Analysis of Declining U.S. Export Market Share (1984-2010)

Overview

From 1984 to 2010, the U.S. share of global exports of goods fell by almost one-third. It remained relatively stable at around 12 percent through 1999, then dropped 3.5 percentage points between 2000 and 2010. Data on the export of certain services reveals a similar decline in the U.S. services market share during the 2000-2008 period, falling from approximately 25 percent to just above 5 percent. This decline across both goods and services suggests factors beyond a simple shift from manufacturing to services are at play.

Merchandise Trade Focus

Due to limited data on services trade, this analysis focuses on merchandise trade to understand the declining export market share. Examining the contributions of different product groups to the 3.5 percentage point drop in goods export share reveals that virtually every sector experienced a decrease in market share from 1984 to 2008.

Sectoral Contributions

The machinery and transportation equipment sector contributed the most to the overall decline, accounting for half of the decrease. This is partly due to the sector’s significant share (almost half) of U.S. exports. Within this sector, the decline in the U.S. share of office machine and computer exports was particularly striking, falling from about one-third of total world sales to just under one-tenth.

Commodities, representing approximately a quarter of U.S. export sales over the 25 years examined, also contributed significantly to the decline. Crude materials (including metals and minerals) and food and live animals accounted for about 1.5 percentage points, or 43 percent, of the overall change.

Commodity Price Effects

The importance of commodities suggests that declining competitiveness may not be the sole explanation for the shrinking U.S. export share. Commodity prices fell throughout most of the period, impacting U.S. revenue from commodity sales and, consequently, its share of world exports. This is supported by price trends for specific commodities like corn and soybeans, which fell in the late 1990s and remained low until 2006, mirroring the decline and subsequent leveling off of the U.S. export share.

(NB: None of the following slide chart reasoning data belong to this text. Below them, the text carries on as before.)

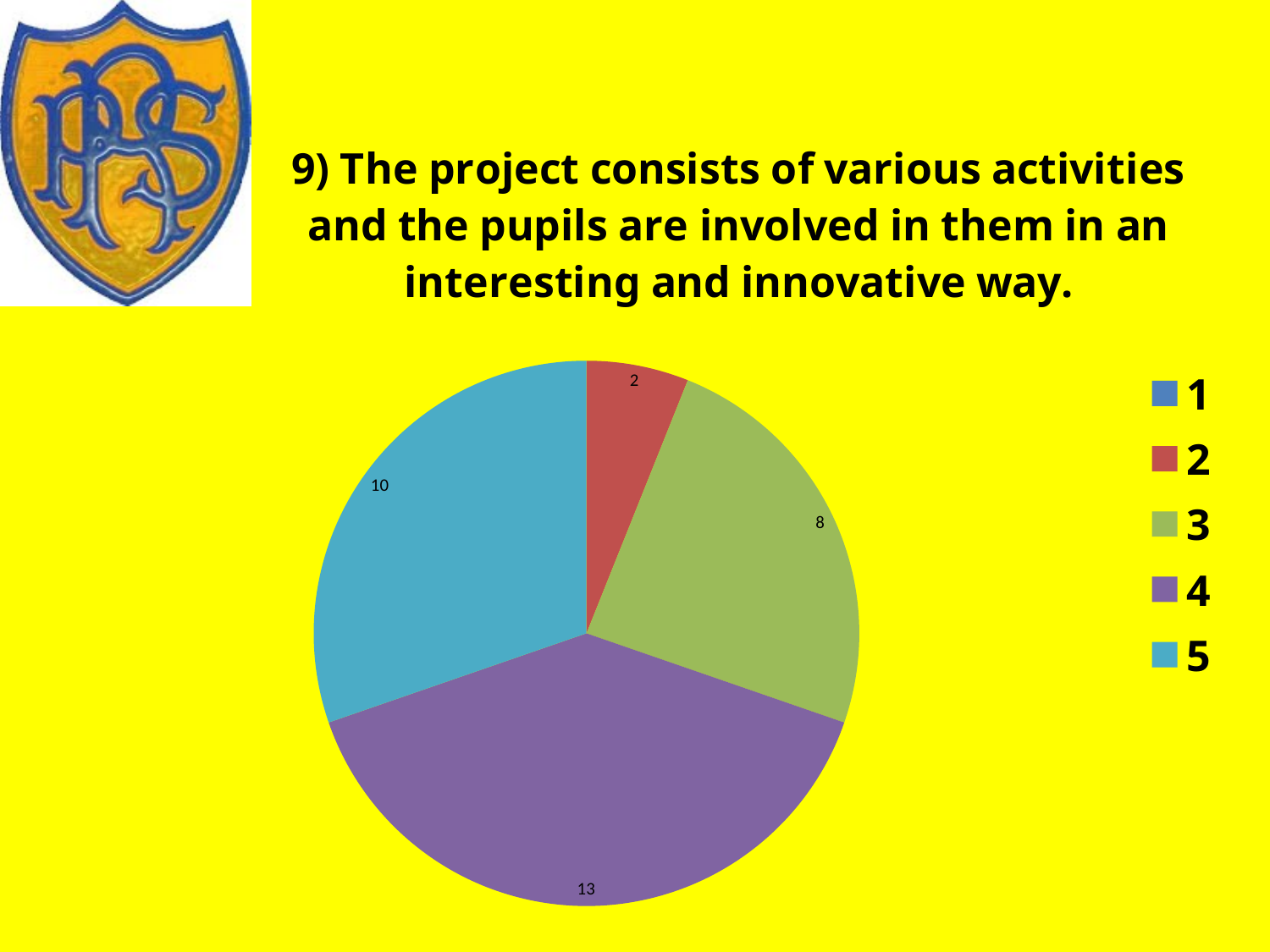
Which category has the largest slice in the pie chart? 4 What value is shown for category 3 in the pie chart? 8 What value is shown for category 4 in the pie chart? 13 Which labelled category has the smallest slice in the pie chart? 2 What kind of chart is shown on the slide? pie chart Which is larger, the value for category 3 or the value for category 5? 5 How many entries does the legend list? 5 What value is shown for category 5 in the pie chart? 10 What colour is the slice for category 4? purple What value is shown for category 2 in the pie chart? 2 What is the difference between the values for category 4 and category 5? 3 What is the difference between the values for category 3 and category 2? 6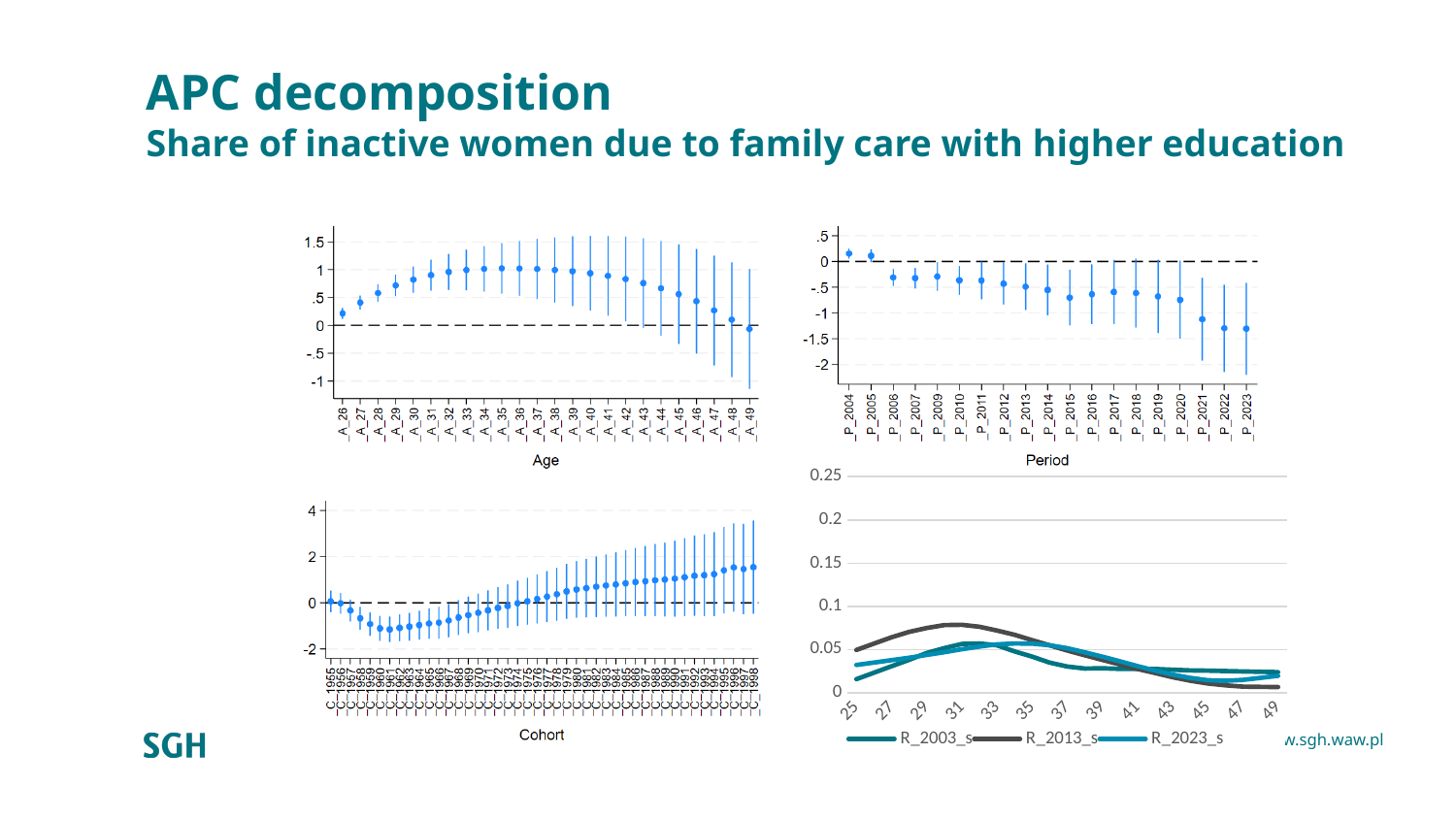
In the bottom-right line chart, how many series does the legend list? 3 In the bottom-right chart, what are the names of the series in the legend? R_2003_s, R_2013_s, R_2023_s In the Cohort chart (bottom left), is the value for C_1998 greater or less than 1? greater In the bottom-right line chart, which series reaches the highest peak value? R_2013_s In the Period chart (top right), is the value for P_2004 greater or less than 0? greater What kind of chart is the bottom-right chart on the slide? line chart In the Period chart (top right), do the point estimates generally rise or fall from P_2004 to P_2023? fall In the Age chart (top left), is the value for A_32 greater or less than 0.5? greater In the Age chart (top left), how many age categories are plotted on the x axis? 24 In the Period chart (top right), how many periods are plotted on the x axis? 19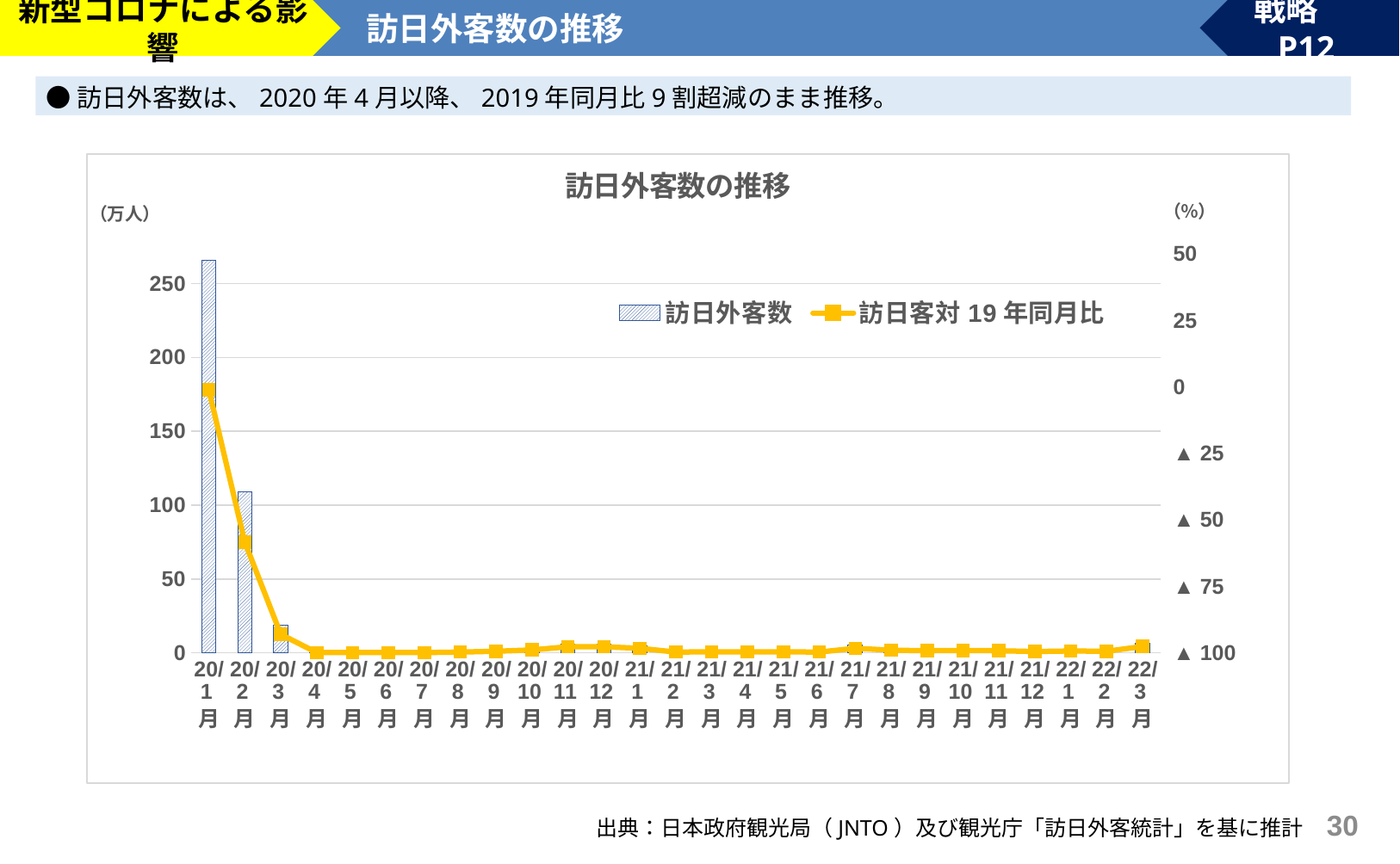
What kind of chart is shown on the slide? A combined bar and line chart How many months are shown along the x axis? 27 Is the 訪日外客数 bar for 20/2月 greater or less than 100? greater Which month has the highest bar for 訪日外客数? 20/1月 How many series does the legend list? 2 Is the 訪日外客数 bar for 20/1月 greater or less than 250? greater What is the title of the chart? 訪日外客数の推移 Is the 訪日外客数 bar for 20/3月 greater or less than 50? less Do the 訪日外客数 bars rise or fall from 20/1月 to 20/4月? fall What unit is shown on the left axis of the chart? 万人 Which is larger, the 訪日外客数 bar for 20/1月 or for 20/2月? 20/1月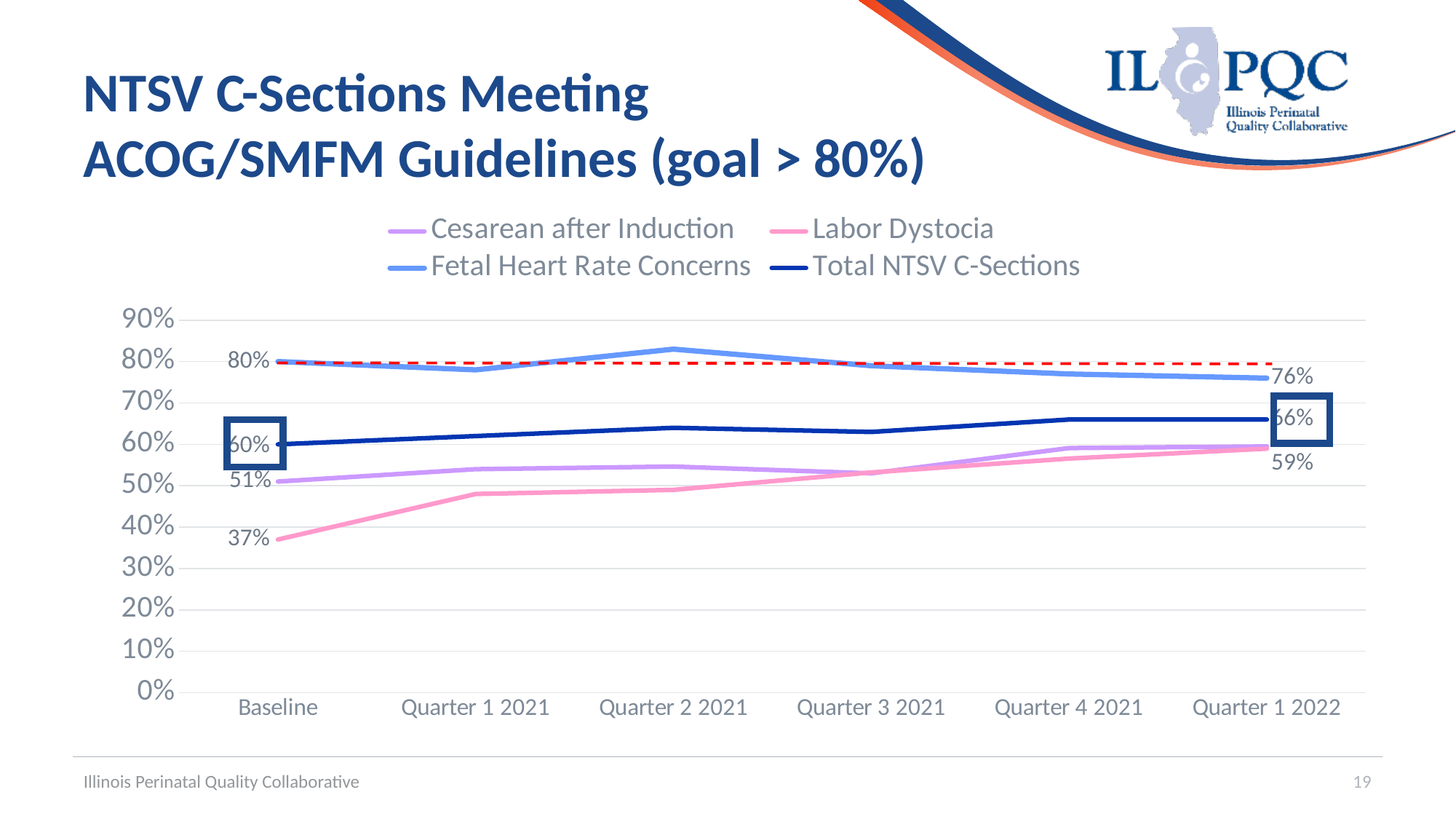
Is the value for Fetal Heart Rate Concerns at Quarter 2 2021 greater or less than 80%? greater What kind of chart is shown on the slide? line chart By how many percentage points did Total NTSV C-Sections change from Baseline to Quarter 1 2022? 6 percentage points Does the Labor Dystocia line rise or fall from Baseline to Quarter 1 2022? rise Which series has the lowest value at Baseline? Labor Dystocia What is the value for Total NTSV C-Sections at Baseline? 60% How many time points are shown along the x axis? 6 How many series does the legend list? 4 What is the value for Labor Dystocia at Baseline? 37% What is the value for Fetal Heart Rate Concerns at Baseline? 80% What is the value for Fetal Heart Rate Concerns at Quarter 1 2022? 76% What is the value for Total NTSV C-Sections at Quarter 1 2022? 66%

Intensive and Extensive Margins

The decline in the U.S. aggregate share reflects both a decline in market share within each sector (intensive margin) and a decline stemming from changes in the size of each category relative to world exports (extensive margin). For example, corn contributes to the decline when the U.S. captures a smaller proportion of the corn-specific export market (intensive) and when corn’s share of overall world exports declines (extensive).

Competitiveness is more closely related to the intensive margin, as it reflects the U.S. share within a specific market. While specializing in faster-growing sectors might be preferable, over the relatively short period analyzed, the sector composition of exports likely didn’t change drastically.